Educators everywhere are doing our best to address these needs alongside our usual academic goals and workloads, but the increased burden of these demands has left many of us in survival mode and needing additional support as well. Staffing shortages in all positions in the system only compound the problem, which raises concern of a ripple effect as teachers are considering leaving the profession at an alarming rate.
The sad reality is that with current resources, schools are struggling to be the safe and supportive places that many of our students need. If we hope to give students the opportunity to achieve their potential and succeed academically, we must make significant investments in mental health supports where young people need them and can access them most easily: in our public schools.
School- based social workers with reasonable caseloads and ample time to provide group and individual services have the greatest chance of improving outcomes for students and for fostering a nurturing culture in the school as a whole. In addition to providing direct services in response to student needs, school social workers will also be able to use their expertise in collaboration with other educators to examine the values and priorities of our system and make changes to help everyone be ready to work and learn at their best. Additionally, by adding more support staff into our classrooms, students can receive more individualized attention, allowing educators to identify issues in the classroom and give the students the help they need.

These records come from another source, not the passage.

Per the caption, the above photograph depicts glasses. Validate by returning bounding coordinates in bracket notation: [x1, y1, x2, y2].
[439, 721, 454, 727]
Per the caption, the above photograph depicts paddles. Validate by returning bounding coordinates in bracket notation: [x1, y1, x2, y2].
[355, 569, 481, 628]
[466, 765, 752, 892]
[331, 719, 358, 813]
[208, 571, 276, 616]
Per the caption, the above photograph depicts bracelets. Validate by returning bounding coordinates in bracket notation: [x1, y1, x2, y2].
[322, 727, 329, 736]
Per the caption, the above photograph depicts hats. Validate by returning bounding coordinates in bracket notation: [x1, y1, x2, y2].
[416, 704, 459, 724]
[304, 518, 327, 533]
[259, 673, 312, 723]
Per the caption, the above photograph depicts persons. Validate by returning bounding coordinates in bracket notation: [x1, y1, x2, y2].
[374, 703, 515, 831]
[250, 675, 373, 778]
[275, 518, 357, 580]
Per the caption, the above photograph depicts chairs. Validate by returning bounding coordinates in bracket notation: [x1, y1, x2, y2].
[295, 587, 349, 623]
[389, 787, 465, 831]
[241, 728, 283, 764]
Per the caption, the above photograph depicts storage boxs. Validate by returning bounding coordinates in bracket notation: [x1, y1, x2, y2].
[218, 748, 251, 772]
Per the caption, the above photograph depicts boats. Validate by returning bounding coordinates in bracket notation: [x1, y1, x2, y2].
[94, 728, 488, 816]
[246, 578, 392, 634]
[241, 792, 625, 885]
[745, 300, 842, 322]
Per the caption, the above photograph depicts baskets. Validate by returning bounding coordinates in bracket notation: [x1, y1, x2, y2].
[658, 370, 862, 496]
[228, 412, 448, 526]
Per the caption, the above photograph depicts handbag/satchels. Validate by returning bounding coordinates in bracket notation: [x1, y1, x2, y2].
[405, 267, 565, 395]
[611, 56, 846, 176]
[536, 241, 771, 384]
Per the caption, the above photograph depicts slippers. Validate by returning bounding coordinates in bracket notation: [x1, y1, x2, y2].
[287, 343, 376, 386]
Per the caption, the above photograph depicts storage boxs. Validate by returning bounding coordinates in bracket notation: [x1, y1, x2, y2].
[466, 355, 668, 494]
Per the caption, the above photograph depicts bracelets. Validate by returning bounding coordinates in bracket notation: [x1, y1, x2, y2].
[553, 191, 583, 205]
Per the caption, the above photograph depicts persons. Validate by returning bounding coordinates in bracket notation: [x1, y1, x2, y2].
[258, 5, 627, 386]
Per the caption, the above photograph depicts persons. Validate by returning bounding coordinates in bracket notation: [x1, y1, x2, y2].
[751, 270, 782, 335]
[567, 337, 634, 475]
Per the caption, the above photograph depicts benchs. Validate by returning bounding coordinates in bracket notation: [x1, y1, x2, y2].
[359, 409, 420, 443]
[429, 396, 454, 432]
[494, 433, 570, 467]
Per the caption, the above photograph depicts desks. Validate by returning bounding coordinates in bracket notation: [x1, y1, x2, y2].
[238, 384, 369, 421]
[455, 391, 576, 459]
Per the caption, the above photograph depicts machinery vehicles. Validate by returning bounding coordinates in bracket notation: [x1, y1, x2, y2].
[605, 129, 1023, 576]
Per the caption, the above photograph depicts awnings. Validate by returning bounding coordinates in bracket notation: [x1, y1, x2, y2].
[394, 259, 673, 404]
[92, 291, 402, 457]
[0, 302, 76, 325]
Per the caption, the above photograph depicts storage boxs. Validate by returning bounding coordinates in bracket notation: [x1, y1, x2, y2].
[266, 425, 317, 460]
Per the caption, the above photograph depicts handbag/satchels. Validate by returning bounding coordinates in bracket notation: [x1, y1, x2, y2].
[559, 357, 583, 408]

We have reached a critical moment in this crisis. We are either going to let our longing for the familiarity of the pre-pandemic status quo pull us backward to what we could already tell wasn’t working, or we are going to act boldly to give our schools the staff and resources needed to radically improve our ability to meet our students’ needs.
As we head into the final quarter of this school year, we must realize that our schools were lacking in mental health support before the pandemic, and many of the underlying causes of these issues have only been exacerbated in the past two years. Our previous practices will be woefully inadequate moving forward. If we don’t want schools to widen already existing inequities for generations to come, education and social policy must adapt and respond to the unique challenges of our time swiftly and with enough resources to meet the challenge.
The question is whether we’ll be bold enough to make the investments in the systemic changes that our students (and our educators, for that matter) so desperately need to be successful. Passing proposed bills S1, S2 and HB5001 give us the support needed to create the best system for our future.
Join me in asking for additional mental health supports in schools.